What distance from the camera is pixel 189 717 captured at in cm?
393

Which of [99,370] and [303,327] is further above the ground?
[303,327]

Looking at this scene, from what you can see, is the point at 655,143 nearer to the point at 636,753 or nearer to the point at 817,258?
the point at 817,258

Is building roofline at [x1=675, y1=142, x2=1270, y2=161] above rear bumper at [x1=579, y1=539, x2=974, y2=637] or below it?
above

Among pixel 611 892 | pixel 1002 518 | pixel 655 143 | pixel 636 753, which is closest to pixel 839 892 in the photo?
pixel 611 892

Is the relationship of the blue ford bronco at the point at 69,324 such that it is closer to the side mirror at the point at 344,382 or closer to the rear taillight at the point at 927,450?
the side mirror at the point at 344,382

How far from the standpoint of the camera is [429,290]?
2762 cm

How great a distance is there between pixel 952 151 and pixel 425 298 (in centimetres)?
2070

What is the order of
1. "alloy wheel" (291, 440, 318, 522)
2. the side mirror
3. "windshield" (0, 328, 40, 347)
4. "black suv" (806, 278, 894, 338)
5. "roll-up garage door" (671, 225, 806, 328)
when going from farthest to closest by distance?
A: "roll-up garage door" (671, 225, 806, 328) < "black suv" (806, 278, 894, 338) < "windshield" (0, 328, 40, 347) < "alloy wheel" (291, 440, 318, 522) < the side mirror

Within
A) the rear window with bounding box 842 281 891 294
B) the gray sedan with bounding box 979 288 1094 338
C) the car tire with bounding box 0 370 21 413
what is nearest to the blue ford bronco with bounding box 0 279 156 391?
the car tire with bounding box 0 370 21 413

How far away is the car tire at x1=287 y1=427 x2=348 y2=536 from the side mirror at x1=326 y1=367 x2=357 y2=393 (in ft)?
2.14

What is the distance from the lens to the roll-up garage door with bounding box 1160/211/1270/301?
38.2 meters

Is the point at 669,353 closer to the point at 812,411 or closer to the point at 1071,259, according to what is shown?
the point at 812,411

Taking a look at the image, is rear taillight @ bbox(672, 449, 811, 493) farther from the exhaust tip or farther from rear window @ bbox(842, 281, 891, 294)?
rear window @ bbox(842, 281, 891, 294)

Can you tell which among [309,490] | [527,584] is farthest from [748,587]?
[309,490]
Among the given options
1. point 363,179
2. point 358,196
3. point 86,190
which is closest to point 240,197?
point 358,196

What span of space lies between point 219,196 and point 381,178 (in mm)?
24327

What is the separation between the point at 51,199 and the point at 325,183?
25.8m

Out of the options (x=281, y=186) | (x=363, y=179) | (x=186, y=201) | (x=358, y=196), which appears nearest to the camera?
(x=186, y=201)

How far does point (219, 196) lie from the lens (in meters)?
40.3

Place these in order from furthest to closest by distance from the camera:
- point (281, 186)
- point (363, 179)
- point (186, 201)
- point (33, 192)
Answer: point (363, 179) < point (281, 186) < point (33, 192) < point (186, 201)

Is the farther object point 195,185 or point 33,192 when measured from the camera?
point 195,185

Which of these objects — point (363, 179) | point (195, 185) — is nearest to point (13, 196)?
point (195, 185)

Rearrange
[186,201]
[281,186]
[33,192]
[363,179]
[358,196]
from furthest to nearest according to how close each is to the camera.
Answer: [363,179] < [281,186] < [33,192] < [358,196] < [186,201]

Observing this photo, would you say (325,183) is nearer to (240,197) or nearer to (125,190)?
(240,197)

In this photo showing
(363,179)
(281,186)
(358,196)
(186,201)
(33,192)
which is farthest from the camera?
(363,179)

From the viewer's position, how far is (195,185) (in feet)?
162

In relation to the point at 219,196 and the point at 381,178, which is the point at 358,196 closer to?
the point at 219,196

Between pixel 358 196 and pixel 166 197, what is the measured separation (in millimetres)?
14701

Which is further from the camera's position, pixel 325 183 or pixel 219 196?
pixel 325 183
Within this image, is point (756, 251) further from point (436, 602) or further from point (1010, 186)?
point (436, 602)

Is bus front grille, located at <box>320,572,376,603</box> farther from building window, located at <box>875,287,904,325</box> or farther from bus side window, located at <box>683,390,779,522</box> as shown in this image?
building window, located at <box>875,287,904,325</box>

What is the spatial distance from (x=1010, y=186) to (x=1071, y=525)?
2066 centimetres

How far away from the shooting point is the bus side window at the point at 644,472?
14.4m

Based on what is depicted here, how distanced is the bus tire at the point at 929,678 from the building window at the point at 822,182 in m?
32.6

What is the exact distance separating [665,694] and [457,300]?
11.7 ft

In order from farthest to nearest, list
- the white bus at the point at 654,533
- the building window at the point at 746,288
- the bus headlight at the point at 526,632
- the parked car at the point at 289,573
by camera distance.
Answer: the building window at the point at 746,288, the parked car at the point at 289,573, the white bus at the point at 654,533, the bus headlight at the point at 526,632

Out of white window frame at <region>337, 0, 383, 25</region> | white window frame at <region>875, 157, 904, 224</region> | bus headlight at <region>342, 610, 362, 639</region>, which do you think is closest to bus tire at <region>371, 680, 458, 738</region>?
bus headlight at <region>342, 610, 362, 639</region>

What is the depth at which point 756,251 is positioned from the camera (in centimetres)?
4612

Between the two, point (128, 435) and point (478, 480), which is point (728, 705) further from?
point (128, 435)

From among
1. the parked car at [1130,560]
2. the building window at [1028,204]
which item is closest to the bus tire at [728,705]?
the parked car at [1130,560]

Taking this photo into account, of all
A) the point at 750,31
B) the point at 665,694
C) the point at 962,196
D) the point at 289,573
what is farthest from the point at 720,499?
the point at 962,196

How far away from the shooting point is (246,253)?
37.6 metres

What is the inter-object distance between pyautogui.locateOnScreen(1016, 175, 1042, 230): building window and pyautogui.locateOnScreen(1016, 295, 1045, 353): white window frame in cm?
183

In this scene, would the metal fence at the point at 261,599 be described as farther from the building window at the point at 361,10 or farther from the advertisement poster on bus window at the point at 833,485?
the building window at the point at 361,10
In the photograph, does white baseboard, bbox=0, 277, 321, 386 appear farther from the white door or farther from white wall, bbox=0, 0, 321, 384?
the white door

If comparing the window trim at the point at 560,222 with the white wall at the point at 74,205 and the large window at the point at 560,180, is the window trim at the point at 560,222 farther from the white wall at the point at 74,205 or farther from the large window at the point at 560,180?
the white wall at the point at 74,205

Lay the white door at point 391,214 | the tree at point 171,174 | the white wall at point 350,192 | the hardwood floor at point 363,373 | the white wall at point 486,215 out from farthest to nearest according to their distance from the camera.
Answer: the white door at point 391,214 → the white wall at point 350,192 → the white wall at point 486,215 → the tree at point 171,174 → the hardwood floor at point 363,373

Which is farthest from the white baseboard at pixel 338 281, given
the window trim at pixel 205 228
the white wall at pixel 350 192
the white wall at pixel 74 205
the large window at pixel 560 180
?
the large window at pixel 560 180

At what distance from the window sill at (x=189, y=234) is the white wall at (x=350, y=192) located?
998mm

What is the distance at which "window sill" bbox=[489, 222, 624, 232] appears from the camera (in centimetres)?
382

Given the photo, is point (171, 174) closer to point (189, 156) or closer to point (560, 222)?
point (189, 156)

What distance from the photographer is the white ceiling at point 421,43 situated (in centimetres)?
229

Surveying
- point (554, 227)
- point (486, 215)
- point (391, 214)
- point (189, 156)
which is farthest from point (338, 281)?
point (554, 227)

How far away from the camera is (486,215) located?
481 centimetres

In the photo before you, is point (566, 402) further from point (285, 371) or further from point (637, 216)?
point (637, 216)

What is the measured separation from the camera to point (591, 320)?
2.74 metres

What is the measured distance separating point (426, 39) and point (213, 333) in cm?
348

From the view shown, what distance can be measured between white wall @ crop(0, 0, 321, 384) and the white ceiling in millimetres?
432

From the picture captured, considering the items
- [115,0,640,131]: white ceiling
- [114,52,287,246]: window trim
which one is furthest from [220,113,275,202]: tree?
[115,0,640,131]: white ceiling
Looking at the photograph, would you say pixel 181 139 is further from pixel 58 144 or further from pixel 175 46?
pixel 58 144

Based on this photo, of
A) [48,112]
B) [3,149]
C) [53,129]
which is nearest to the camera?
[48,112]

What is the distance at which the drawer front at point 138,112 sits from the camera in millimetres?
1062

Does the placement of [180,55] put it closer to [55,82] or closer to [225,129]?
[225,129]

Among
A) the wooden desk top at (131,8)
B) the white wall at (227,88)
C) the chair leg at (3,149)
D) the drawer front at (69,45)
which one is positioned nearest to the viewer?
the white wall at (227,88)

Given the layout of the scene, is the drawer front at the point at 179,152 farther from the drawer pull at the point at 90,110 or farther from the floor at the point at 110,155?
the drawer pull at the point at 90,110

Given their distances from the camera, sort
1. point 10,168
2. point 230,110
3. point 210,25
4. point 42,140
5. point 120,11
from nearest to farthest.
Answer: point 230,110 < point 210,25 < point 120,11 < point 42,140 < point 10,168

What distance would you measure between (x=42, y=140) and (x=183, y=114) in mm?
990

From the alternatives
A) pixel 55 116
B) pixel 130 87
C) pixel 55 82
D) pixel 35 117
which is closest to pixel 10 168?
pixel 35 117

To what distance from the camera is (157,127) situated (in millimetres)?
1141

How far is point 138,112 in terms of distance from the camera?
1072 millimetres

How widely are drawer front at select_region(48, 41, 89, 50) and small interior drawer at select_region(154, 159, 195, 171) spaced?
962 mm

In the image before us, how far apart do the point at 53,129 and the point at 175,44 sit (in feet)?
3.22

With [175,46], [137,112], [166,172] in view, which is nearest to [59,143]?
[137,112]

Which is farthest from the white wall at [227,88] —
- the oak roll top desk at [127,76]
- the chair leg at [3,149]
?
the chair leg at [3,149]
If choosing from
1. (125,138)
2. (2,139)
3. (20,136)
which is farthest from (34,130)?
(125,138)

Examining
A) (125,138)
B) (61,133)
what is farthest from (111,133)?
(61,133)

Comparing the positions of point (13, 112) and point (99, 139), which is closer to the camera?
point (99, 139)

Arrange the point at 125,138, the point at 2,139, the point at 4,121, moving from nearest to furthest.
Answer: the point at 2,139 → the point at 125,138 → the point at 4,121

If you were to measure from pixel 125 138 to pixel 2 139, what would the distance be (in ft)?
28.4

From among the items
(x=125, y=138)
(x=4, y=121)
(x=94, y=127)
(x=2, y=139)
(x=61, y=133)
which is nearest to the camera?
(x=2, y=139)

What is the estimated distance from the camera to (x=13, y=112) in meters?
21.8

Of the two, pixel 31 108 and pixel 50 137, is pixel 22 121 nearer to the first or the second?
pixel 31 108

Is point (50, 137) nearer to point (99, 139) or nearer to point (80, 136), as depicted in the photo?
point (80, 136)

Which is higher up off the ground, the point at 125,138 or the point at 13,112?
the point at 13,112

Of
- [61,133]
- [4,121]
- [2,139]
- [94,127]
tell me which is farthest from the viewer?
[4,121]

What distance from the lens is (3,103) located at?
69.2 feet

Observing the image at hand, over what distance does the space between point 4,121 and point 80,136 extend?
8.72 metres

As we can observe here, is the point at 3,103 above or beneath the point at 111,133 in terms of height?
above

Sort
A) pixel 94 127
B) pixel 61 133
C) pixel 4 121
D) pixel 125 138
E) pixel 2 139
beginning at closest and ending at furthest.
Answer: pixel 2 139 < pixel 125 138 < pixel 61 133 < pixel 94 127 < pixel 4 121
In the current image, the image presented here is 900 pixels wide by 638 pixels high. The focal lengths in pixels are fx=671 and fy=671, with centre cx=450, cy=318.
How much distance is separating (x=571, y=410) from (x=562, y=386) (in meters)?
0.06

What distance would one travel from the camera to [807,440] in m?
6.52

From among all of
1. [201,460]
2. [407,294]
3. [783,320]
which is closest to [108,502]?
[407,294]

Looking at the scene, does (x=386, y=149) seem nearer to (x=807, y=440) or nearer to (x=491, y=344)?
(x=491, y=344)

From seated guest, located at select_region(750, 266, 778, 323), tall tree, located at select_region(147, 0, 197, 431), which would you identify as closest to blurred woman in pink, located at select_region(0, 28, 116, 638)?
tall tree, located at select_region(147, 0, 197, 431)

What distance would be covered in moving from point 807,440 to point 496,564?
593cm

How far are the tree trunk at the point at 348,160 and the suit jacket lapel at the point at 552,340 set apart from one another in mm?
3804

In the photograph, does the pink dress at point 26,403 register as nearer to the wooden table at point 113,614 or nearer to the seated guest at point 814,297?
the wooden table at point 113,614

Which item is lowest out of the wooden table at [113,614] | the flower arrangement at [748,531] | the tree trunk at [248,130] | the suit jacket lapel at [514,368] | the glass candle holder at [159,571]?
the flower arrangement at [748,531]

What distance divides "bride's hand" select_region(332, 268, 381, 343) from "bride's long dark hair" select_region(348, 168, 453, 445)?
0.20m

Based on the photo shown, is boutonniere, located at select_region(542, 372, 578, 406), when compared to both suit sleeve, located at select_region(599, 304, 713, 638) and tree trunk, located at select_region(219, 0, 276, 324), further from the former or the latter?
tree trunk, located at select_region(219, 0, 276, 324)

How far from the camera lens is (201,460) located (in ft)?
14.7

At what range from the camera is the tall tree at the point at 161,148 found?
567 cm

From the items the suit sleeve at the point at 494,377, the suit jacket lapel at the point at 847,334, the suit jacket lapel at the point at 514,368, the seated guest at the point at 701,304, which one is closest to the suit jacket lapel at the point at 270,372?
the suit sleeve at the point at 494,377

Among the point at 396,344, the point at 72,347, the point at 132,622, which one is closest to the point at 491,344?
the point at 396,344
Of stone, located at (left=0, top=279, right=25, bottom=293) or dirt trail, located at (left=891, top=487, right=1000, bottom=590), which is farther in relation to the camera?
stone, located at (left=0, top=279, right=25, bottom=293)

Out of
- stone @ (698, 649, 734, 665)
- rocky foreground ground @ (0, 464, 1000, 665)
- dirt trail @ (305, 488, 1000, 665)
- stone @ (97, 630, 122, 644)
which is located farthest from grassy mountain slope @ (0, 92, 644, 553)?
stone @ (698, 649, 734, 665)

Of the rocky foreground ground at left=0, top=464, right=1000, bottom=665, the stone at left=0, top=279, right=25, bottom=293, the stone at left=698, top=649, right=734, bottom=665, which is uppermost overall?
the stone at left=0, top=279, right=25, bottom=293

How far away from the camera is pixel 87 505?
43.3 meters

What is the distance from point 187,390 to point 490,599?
§ §
What the task requires: Copy the data from the very start up to and including the line with "38.2 meters", renaming every "blue ford bronco" to "blue pickup truck" and leaving all else unchanged.

Result below:
What distance from the camera is pixel 189 717 captured at in cm?
393

Which of [99,370] and [303,327] is further above the ground?
[303,327]

Looking at this scene, from what you can see, is the point at 655,143 nearer to the point at 636,753 or nearer to the point at 817,258?
the point at 817,258

Is building roofline at [x1=675, y1=142, x2=1270, y2=161] above rear bumper at [x1=579, y1=539, x2=974, y2=637] or below it?
above

Among pixel 611 892 | pixel 1002 518 | pixel 655 143 | pixel 636 753, which is closest to pixel 839 892 in the photo?
pixel 611 892

Is the relationship of the blue pickup truck at the point at 69,324 such that it is closer to the side mirror at the point at 344,382 or closer to the rear taillight at the point at 927,450?
the side mirror at the point at 344,382

How far from the standpoint of the camera is [429,290]?
2762 cm

How great a distance is there between pixel 952 151 and pixel 425 298 (in centimetres)?
2070

What is the order of
1. "alloy wheel" (291, 440, 318, 522)
2. the side mirror
3. "windshield" (0, 328, 40, 347)
4. "black suv" (806, 278, 894, 338)
5. "roll-up garage door" (671, 225, 806, 328)
when going from farthest to closest by distance?
A: "roll-up garage door" (671, 225, 806, 328) < "black suv" (806, 278, 894, 338) < "windshield" (0, 328, 40, 347) < "alloy wheel" (291, 440, 318, 522) < the side mirror

Within
A) the rear window with bounding box 842 281 891 294
B) the gray sedan with bounding box 979 288 1094 338
C) the car tire with bounding box 0 370 21 413
what is nearest to the blue pickup truck with bounding box 0 279 156 391?
the car tire with bounding box 0 370 21 413

How far away is the car tire at x1=287 y1=427 x2=348 y2=536 from the side mirror at x1=326 y1=367 x2=357 y2=393 (in ft)?
2.14

What is the distance from the lens to the roll-up garage door with bounding box 1160/211/1270/301?
38.2 meters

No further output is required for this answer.